§ TO-DO LIST:
1) Answer these questions about the commentary on the 1968 election:
(a) How many days before the vote did the South Vietnamese pull out of the Paris peace talks?
(b) Which chapter of Anthony Summers's book tells most of the story?
(c) Which Republican did Lieberman unseat?
2) Can you carry on the commentary on the 1968 election and the Nader vote from the point where it stops?

§ TEXT BLOCK:

+-------+

The Nixon point reminds me to give a whack in passing to Eric Alterman, who
resuscitated the hoary myth of 1968 in his October 16 Nation article, "Bush
or Gore: Does It Matter?" According to this liberal sob-story, the dogmatic
and fanatical types who wouldn't vote for Hubert Humphrey were the ones who
gave us Watergate and Cambodia. This is nonsense on stilts. In late 1968 the
Johnson Administration discovered that Nixon was engaged in secret dealings
with the South Vietnamese junta. Nixon told them that if they sabotaged the
Paris peace talks by pulling out at the last minute--they pulled out two days
before the vote--they would get a better bargain from the incoming
Republicans.

You can read most of this story in Chapter 23 of Anthony Summers's new book,
The Arrogance of Power, but it's been told before by senior Democrats like
Clark Clifford, Richard Holbrooke and William Bundy. All accounts agree; the
tapes and the evidence of Nixon's treason were put in front of Humphrey. If
he had gone public he could have delivered an annihilating counterblow. But
he decided that this would be uncivil and partisan, and that it would also
shake people's confidence in their leaders. So he put bipartisanship
first--and was justly humiliated. His fault. I am goddamned if I'll be blamed
for a surreptitious diplomacy and an unspoken political handshake that were
both state secrets at the time.

But then, if you can "objectively" blame dissenters for bringing us Nixon,
you can easily overlook the group named Democrats for Nixon, which actually
campaigned for the guy, and campaigned for him after his first evil four
years. Don't tell anyone, but Democrats for Nixon became the neoconservative
Democratic Leadership Council, which incubated Clinton, Gore and Lieberman.
Lieberman even unseated, with right-wing money, the hated Republican Lowell
Weicker, who had favored Nixon's impeachment.

>From this parodic, contented, amnesiac perspective the next lazy step is
almost automatic: You can't do anything about the powers that be, the Gores
and Bushes who are insulated from democracy in a "lockbox." But you can take
a high and righteous tone with those who might spoil everything by voting for
Nader. It's not enough that the two-party machine has all the money at its
disposal and all the press and media, too. It still needs courageous
volunteers to ram its message home. These unctuous surrogates seek to
persuade us that, though we have no power, we can and should still be held
responsible.

+-------+

Collected data entries
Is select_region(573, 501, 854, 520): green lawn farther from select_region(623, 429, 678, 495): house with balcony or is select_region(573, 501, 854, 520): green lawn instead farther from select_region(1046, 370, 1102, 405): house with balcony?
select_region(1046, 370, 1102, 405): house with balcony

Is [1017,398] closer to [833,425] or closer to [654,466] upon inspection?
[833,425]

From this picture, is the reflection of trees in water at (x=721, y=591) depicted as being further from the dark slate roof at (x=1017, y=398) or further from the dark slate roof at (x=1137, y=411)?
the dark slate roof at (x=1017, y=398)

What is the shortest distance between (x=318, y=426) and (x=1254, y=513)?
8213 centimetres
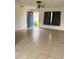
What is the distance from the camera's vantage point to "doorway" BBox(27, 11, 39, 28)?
47.6 ft

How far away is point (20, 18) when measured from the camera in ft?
41.0

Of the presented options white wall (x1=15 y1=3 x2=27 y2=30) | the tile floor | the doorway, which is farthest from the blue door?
the tile floor

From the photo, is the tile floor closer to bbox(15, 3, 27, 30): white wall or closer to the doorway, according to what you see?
bbox(15, 3, 27, 30): white wall

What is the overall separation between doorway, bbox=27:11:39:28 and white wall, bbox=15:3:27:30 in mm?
822

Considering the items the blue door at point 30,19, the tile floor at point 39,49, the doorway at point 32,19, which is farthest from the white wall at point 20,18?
the tile floor at point 39,49

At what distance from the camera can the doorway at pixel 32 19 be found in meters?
14.5

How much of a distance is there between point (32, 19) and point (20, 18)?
2.81m

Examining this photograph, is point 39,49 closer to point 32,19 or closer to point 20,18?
point 20,18
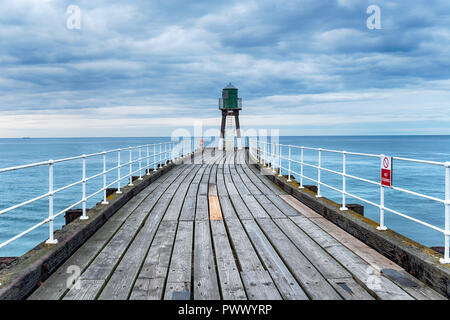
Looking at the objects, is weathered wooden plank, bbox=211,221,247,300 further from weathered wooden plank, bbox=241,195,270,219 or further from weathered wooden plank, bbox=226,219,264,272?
weathered wooden plank, bbox=241,195,270,219

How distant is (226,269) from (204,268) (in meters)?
0.21

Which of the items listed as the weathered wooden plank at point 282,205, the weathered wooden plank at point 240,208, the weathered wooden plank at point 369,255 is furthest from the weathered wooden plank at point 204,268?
the weathered wooden plank at point 282,205

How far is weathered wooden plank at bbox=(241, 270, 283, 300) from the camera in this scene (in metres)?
2.65

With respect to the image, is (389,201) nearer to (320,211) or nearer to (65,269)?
(320,211)

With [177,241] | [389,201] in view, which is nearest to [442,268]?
[177,241]

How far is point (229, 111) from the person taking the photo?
2669 centimetres

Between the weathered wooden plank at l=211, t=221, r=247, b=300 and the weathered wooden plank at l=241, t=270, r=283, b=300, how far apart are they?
0.18 feet

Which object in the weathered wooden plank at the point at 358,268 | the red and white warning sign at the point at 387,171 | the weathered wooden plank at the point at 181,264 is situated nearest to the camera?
the weathered wooden plank at the point at 358,268

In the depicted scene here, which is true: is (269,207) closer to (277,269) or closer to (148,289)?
(277,269)

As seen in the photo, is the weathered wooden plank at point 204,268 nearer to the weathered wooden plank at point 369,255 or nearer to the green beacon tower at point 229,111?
the weathered wooden plank at point 369,255

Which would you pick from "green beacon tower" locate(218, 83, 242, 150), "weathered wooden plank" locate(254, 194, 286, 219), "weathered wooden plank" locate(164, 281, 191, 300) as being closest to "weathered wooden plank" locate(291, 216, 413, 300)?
"weathered wooden plank" locate(254, 194, 286, 219)

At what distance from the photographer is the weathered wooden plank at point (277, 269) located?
2.70 metres
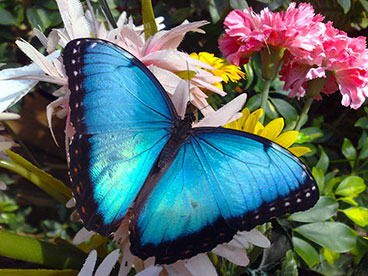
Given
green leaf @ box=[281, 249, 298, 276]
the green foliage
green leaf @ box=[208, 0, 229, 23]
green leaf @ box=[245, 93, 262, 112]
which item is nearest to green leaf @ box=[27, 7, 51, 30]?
the green foliage

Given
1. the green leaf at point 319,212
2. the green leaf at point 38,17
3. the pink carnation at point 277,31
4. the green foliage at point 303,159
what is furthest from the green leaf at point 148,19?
the green leaf at point 38,17

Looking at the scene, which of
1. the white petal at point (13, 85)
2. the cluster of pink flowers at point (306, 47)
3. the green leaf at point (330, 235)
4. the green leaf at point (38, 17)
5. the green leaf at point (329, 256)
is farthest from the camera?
the green leaf at point (38, 17)

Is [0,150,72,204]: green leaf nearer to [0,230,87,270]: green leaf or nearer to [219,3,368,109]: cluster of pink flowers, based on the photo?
[0,230,87,270]: green leaf

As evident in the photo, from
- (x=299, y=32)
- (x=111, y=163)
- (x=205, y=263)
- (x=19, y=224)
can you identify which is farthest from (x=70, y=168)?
(x=19, y=224)

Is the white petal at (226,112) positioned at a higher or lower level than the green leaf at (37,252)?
higher

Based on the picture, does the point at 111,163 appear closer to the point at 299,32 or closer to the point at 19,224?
the point at 299,32

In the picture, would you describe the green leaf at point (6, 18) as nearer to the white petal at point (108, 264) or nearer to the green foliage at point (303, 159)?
the green foliage at point (303, 159)
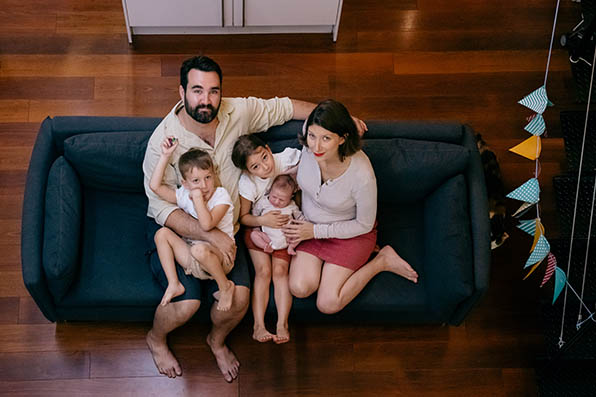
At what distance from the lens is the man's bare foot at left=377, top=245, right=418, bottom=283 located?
3037 millimetres

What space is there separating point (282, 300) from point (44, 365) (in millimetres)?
1155

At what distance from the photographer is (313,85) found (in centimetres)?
392

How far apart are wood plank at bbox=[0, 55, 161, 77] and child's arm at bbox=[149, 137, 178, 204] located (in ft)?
3.88

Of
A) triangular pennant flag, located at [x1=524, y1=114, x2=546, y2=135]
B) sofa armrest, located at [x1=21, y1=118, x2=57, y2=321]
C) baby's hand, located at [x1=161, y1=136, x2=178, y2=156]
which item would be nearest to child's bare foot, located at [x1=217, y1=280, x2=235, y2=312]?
baby's hand, located at [x1=161, y1=136, x2=178, y2=156]

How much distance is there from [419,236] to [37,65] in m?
2.32

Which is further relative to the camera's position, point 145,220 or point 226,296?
point 145,220

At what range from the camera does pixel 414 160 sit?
10.0ft

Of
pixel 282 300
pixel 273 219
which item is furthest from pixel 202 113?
pixel 282 300

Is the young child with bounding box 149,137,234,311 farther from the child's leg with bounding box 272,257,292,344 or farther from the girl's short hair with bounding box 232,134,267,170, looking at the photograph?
the child's leg with bounding box 272,257,292,344

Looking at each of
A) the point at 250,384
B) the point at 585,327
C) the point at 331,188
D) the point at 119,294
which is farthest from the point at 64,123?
the point at 585,327

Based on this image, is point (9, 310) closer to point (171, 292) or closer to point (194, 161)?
point (171, 292)

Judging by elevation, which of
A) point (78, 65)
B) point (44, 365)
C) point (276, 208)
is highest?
point (78, 65)

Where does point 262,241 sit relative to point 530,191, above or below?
below

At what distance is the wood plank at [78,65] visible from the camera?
3.84 m
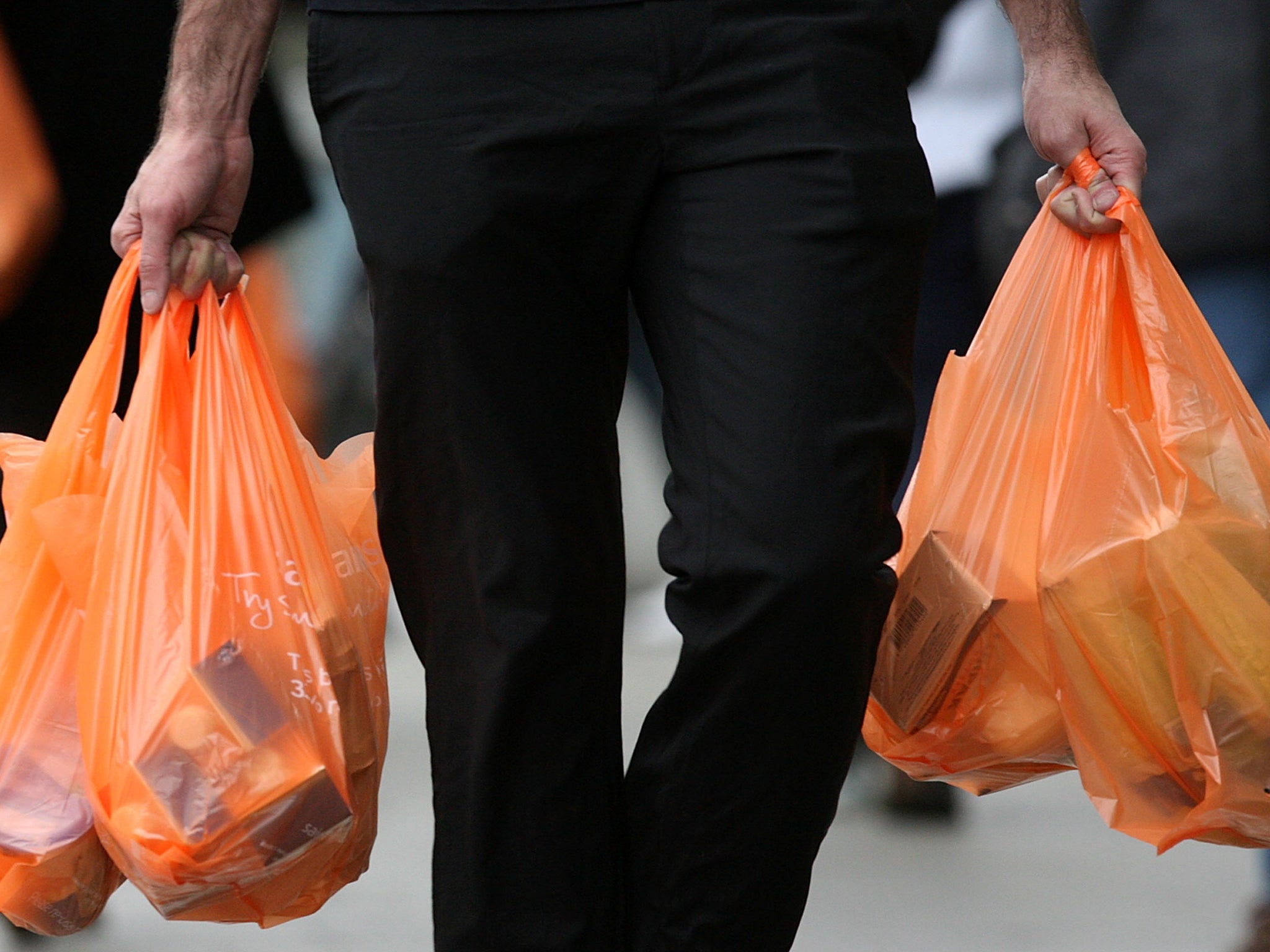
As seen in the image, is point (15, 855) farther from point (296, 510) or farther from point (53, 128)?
point (53, 128)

+-------+

§ OUTPUTS BY TASK:
1)
(a) Two days.
(b) Chapter 23.
(c) Lowell Weicker.

2)
Oddly enough, this worn out and discredited recommendation is offered us in
the name of "realism." How realistic is it, how hard-boiled and tactical and
grown-up, to tell a political party, in advance, that it owns your vote? To
tell it this and then to tell it that it may use your vote for "evil"
purposes? (The reservation or stipulation that the evil must of course be
"lesser" is a mental exercise on your part alone. You have already conceded
the evil; you leave it to the party to determine if it's "lesser" or not. Now
imagine how interested the machine is in your petty casuistry.)

This surrender involves, when you come to examine it, a strange combination
of simultaneous narcissism and servility. All the lesser-evilists write as if
they would be personally responsible for the next Supreme Court appointment,
and in the next moment throw their votes into the unsorted heap that lies at
the foot of the Dear Leader. The moral resemblance to a plebiscite in a
one-party state is not utterly coincidental; "lesser-evilism" equals, and
always has equaled, voting Democratic every time and no matter what. This
habit--which I call Democratic centralism--is based on a one-party mentality
and uses similar methods of intellectual coercion. The joke, of course, is at
the expense of the donkey loyalists. Because both parties always actually
"win" and then proceed to share the spoils.

Thus it's not solely a question of what you think, but of how you think. A
vote for Ralph Nader's brave and intelligent campaign is, at bottom, a
question of self-respect. You could vote in a pinch for a party that you
barely agreed with, but you should not vote for a party that offers to bribe
you--and with your own money. "Consider the alternatives," they say. That's
exactly right; indeed it could, if not misused, be a definition of radical
politics. So consider: Four years from now, which vote will you be able to
recall with any pride?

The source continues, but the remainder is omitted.